Vikings fire OC John DeFilippo after another flat performance
MINNEAPOLIS – The Minnesota Vikings, still seeking to salvage a season that started with Super Bowl designs, made a last-ditch move to capture a mid-December spark by firing offensive coordinator John DeFilippo.
Coach Mike Zimmer made what he called an “extremely difficult decision” on Tuesday morning, following a 21-7 defeat at Seattle on Monday night . DeFilippo’s first season on the job ended after just 13 games, amid a sharp decline in production by the offense over the past six weeks.
“I went round and round and round and round about it because I feel like, ‘I hired him. It’s my job to try to help him to continue to get better,“’ Zimmer said. “I obviously didn’t do a good enough job there. I’ve always felt like if you hire a guy, you should stick with him and try to help him and help him mature as a coach.”
The Vikings (6-6-1) have been held to under 300 total yards in four of their past five games. They’ve scored an average of 12.8 points in those four games. Thanks to the struggles of several of their NFC competitors, though, they’re still in control of the second wild-card spot with three games to go.
“I don’t want the season to be wasted. Now, maybe it will. Maybe it won’t,” Zimmer said. “But these three games, to me, are very, very critical.”
Quarterbacks coach Kevin Stefanski was made interim offensive coordinator, taking over the play-calling duty. Stefanski has been an assistant with the Vikings since 2006, surviving two head coaching changes. Having coached quarterbacks, running backs and tight ends under Zimmer, Stefanski has a firm grasp of the scheme and the personnel.
“We’ve got a lot of smart guys in that room, and I’ll try to help him best I can,” Zimmer said.
DeFilippo’s work with new quarterback Kirk Cousins didn’t materialize into consistent success, but Zimmer said his reasoning for dismissing DeFilippo transcended Cousins and his so-so first year with the Vikings.
“This really wasn’t about one guy. This was about a lot of us holding up our end of the bargain. It was a collective thing,” Zimmer said on a conference call with reporters. He added: “We had to shake things up and try to get better.”
Stefanski will be the fourth play-caller in five years under Zimmer, whose first offensive coordinator, Norv Turner, resigned halfway through the 2016 season. Pat Shurmur thrived in the role last year, behind a career-best season for fill-in quarterback Case Keenum and a 13-3 record that propelled the Vikings to the NFC championship game.
Shurmur, however, was hired as head coach of the New York Giants. He wanted to bring Stefanski with him, but Zimmer blocked that move out of a desire to keep him on his own staff.
The 40-year-old DeFilippo came from Philadelphia, where he was lauded for his work as quarterbacks coach with Carson Wentz and then Super Bowl MVP Nick Foles. He had previously served one season as an offensive coordinator, in 2015 with Cleveland.

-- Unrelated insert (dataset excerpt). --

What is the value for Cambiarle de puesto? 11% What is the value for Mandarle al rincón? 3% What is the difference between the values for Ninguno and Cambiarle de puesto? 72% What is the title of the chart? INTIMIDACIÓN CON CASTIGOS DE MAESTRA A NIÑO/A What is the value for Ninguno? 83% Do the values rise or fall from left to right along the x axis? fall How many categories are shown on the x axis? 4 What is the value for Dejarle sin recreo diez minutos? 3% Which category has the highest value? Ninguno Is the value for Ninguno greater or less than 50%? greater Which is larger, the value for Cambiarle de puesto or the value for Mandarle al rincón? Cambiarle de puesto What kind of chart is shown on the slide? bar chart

The Vikings, who committed a guaranteed $84 million to Cousins on an unprecedented three-year contract, piled up the passing yards over the first eight games. Adam Thielen and Stefon Diggs were dominating opposing teams, and the Vikings topped 400 total yards four times.
Lately, they’ve been unable to generate nearly enough points to stay in the NFC North race with Chicago (9-4). Zimmer publicly questioned DeFilippo’s decision-making more than once over the past month, stressing his interest in more of a run-pass balance and chiding him at one point for essentially trying to trick too many teams rather than relying on the offense’s strengths.

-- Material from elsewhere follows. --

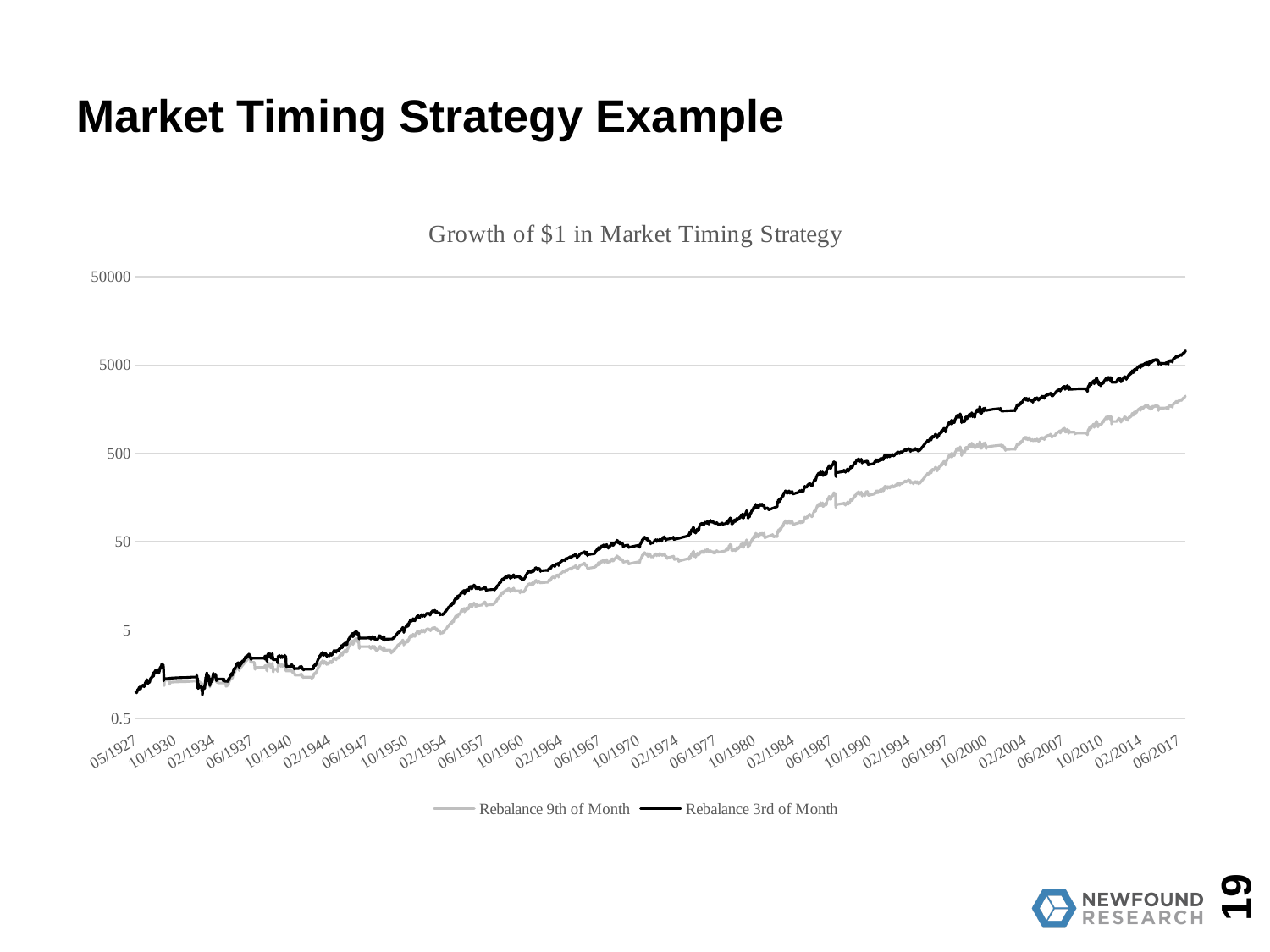
Is the value for Rebalance 3rd of Month at 06/2017 greater or less than 5000? greater What kind of chart is shown on the slide? line chart Is the value for Rebalance 3rd of Month at 05/1927 greater or less than 5? less Which series is drawn with the black line? Rebalance 3rd of Month At 06/2017, which series is higher: Rebalance 9th of Month or Rebalance 3rd of Month? Rebalance 3rd of Month Is the value for Rebalance 9th of Month at 06/1997 greater or less than 500? less What is the title of the chart? Growth of $1 in Market Timing Strategy How many series does the legend list? 2 Do the values for Rebalance 3rd of Month rise or fall overall from 05/1927 to 06/2017? rise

The Vikings didn’t cross midfield on Monday night until late in the third quarter. They actually had a prime opportunity to pull out a victory down the stretch, after a 48-yard pass by Cousins to Diggs set them up in the red zone. They had first-and-goal from the 4, but Cousins threw two incompletions, missing an open Thielen on fourth down and misfiring to tight end Kyle Rudolph instead.
“I think the added piece of the disappointment is when your defense is playing so well,” Cousins said after the Vikings went scoreless against the Seahawks until a garbage-time touchdown with 1:10 left in the game.
He added: “If our offense would bring it the way that we brought it in the earlier weeks of the season, we could be pretty dangerous. Unfortunately, we haven’t put the whole complementary football together enough this season to really be the team that I think we know we’re capable of, and that will be the challenge these last three weeks.”